Walmart will pay up to $100 million to settle a complaint by the Federal Trade Commission (FTC) and 11 states alleging the company withheld tips and misrepresented wages to drivers who deliver orders as part of its Spark program.
The retail giant has already paid or will directly compensate up to $79 million to the drivers, including $16.2 million set aside to establish a “driver fund” to make additional payments. Another $11 million in civil penalties will be paid to the state plaintiffs, while another $10 million payout will go to the FTC to administer restitution to customers who unknowingly left tips that were not going to drivers.
“We have issued payments to impacted drivers and continue to make additional payments as appropriate,” a Walmart spokesperson said in a statement. “We are continuously improving procedures to ensure fairness and transparency for drivers.”
Joined by the states of Arizona, California, Colorado, Illinois, Michigan, North Carolina, Oklahoma, Pennsylvania, South Carolina, Utah and Wisconsin, the FTC alleged in its complaint that America’s largest retailer showed drivers in its Spark Driver delivery program inflated base pay and tip amounts compared to what they would end up receiving.
“Walmart has long been aware of the harms caused by its deceptive practices, which
have generated thousands of consumer complaints to Walmart, Spark support contacts, internal Walmart audits, and negative social media posts,” the complaint read. “Rather than address these well-known issues, however, Walmart has persisted in these practices and continues to attract and retain drivers and customers to Spark with false earning claims and misleading representations.”
Drivers who sign up to deliver Walmart products to customers through the Spark Driver app are given an estimate of how much the driver will earn from the delivery, including the base amount Walmart will pay the driver and any tip the customer has selected to pay ahead of time.
In some instances, Walmart showed one offer to the driver, but would instead split or change parts of the order after the driver accepted the offer, causing the driver to receive less than initially advertised.
The plaintiffs also accused Walmart of deceived customers by falsely claiming that 100 percent of customer tips would go to drivers.

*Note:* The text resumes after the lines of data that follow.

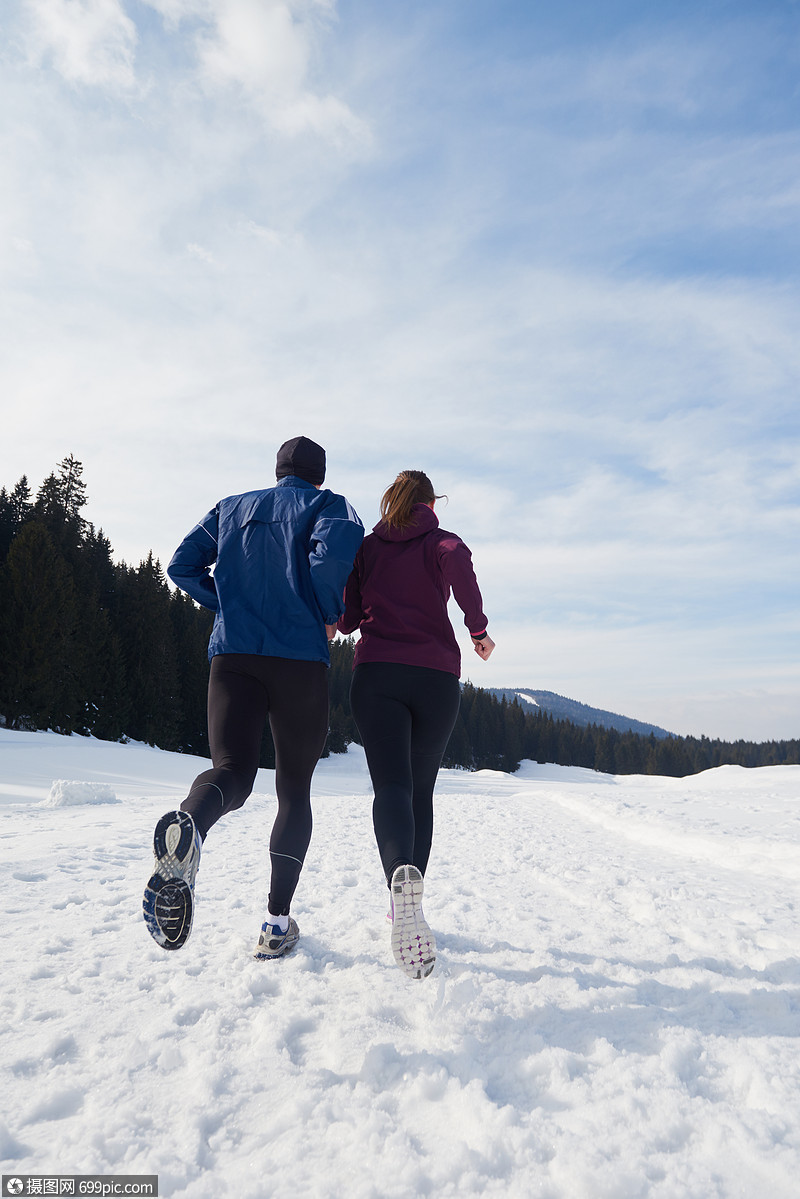 健康的轻夫妇森林里的雪地上慢跑运动员阳光明媚的冬日跑步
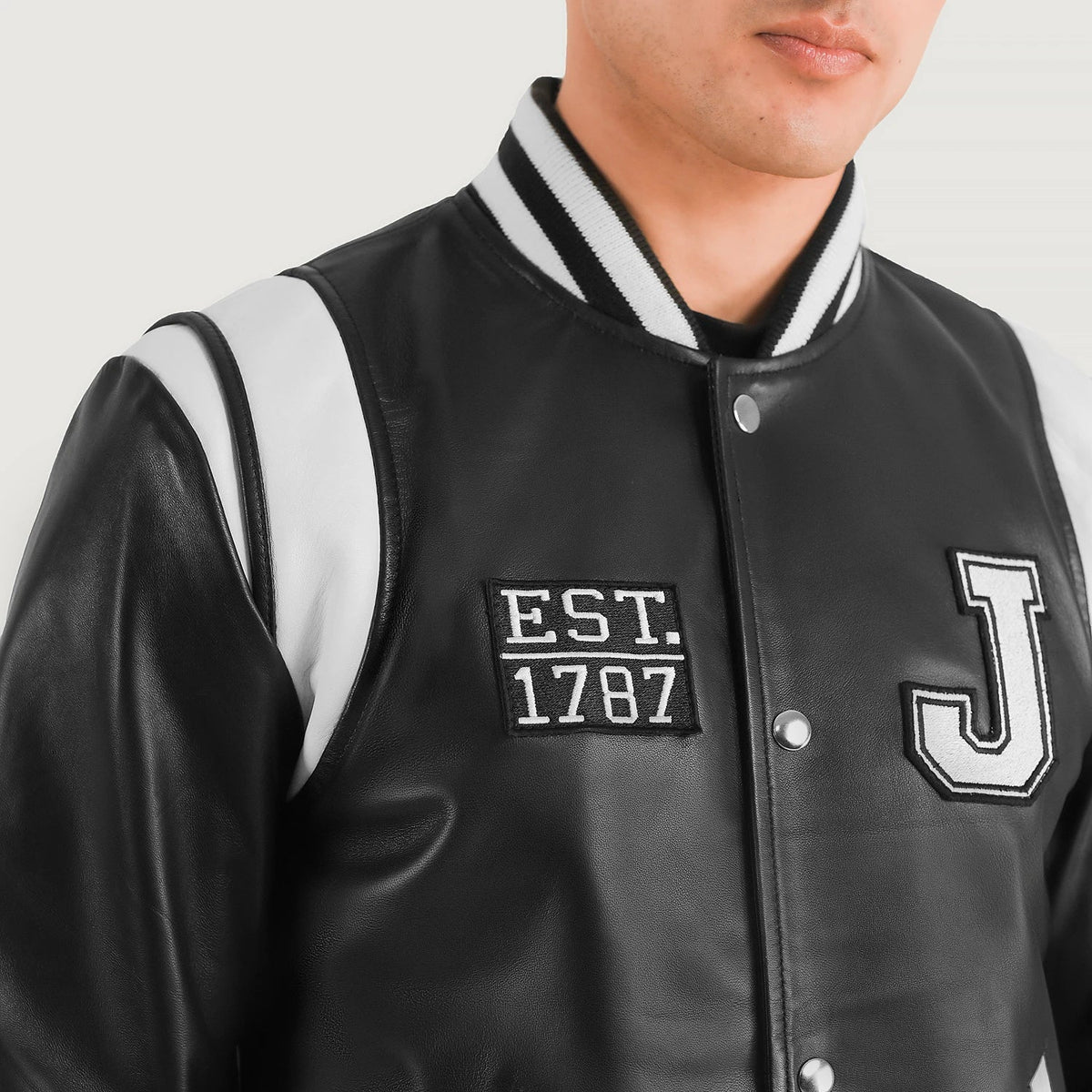Close-Up Detail of Varsity &amp; Snap Button Hardware on Liberte New Jersey ブラック Leather Varsity レザージャケット メンズ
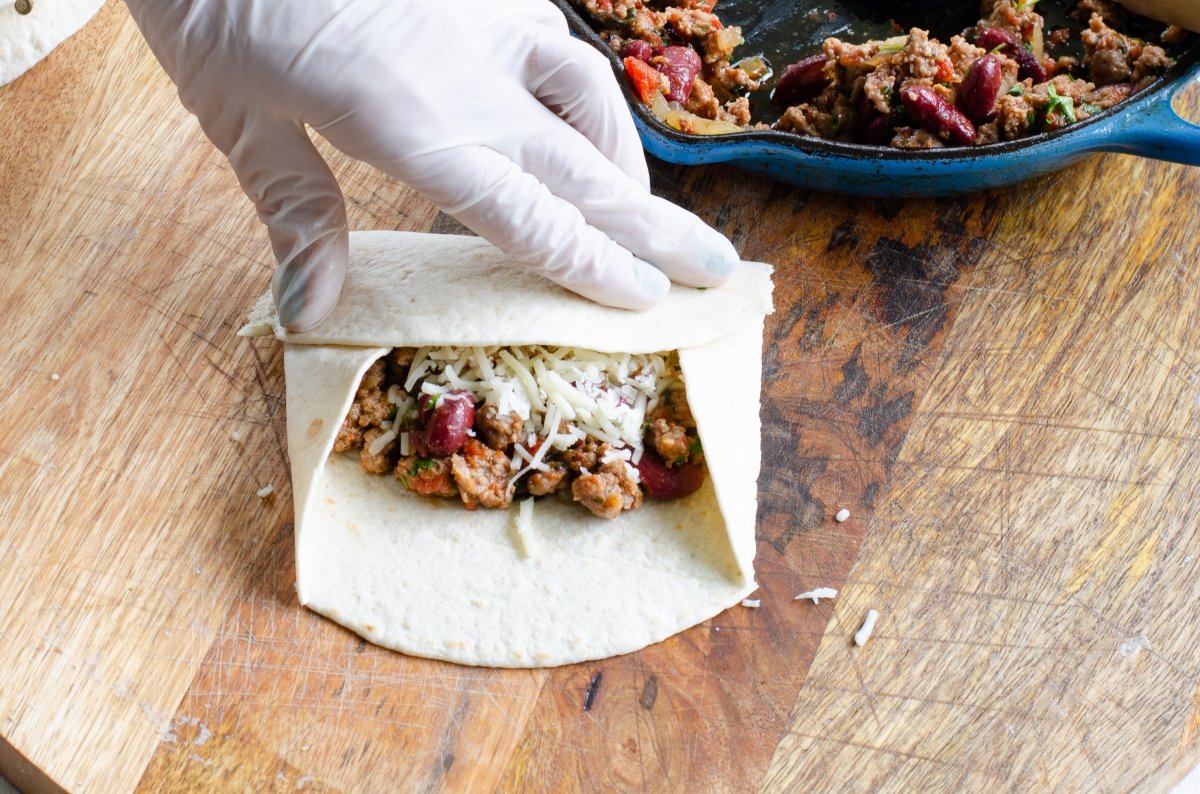 Cerrando y enrollando las tortillas para hacer las chimichanga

According to the FTC’s complaint, the company did not always pass on the full tips and sometimes made no tip payments.
“Walmart internally acknowledged that instances of customers leaving tips that neither went to drivers nor were refunded to customers were among the top ‘25 biggest defects affecting Spark,’” read a statement from FTC chairman Andrew Ferguson and Federal Trade Commissioner Mark Meador.
The Spark program utilizes gig-economy workers as drivers that fulfill deliveries for Walmart customers by picking up products from the retailer’s stores, or other retailers that contract with Walmart. The suit indicates Spark drivers have made 355 million deliveries from more than 4,200 Walmart stores across 17,000 unique pickup points since the program first launched in 2018.
The complaint and stipulated final order were filed in the U.S. District Court for the Northern District of California.
As part of its settlement with the FTC, Walmart is required to implement an earnings verification program to ensure drivers are paid the promised earnings and tips, among other orders. Going forward, the company will be unable to modify an offer for base and incentive pay or tips after the initial offer, except under limited circumstances such as when the driver fails to provide the required service or the customer cancels an order.
Additionally, Walmart must submit an annual report to the FTC for the next 10 years to make sure drivers are being paid what they were promised and document the effectiveness of the program.
“Labor markets cannot function efficiently without truthful and non-misleading information about earnings and other material terms,” said Christopher Mufarrige, director of the FTC’s Bureau of Consumer Protection, in a statement.
Delivery has been a major factor in the success of Walmart’s e-commerce operation in recent years, with three-hour-or-less Express Delivery growing more than 60 percent year over year.
For eight straight quarters, sales at the retailer’s U.S. e-commerce operation has grown at least 20 percent, and the segment has been profitable for all four quarters of 2025.
Last February, DoorDash agreed to pay $16.8 million to 60,000 of its delivery workers in New York to settle claims that the service used tips to offset workers’ base pay.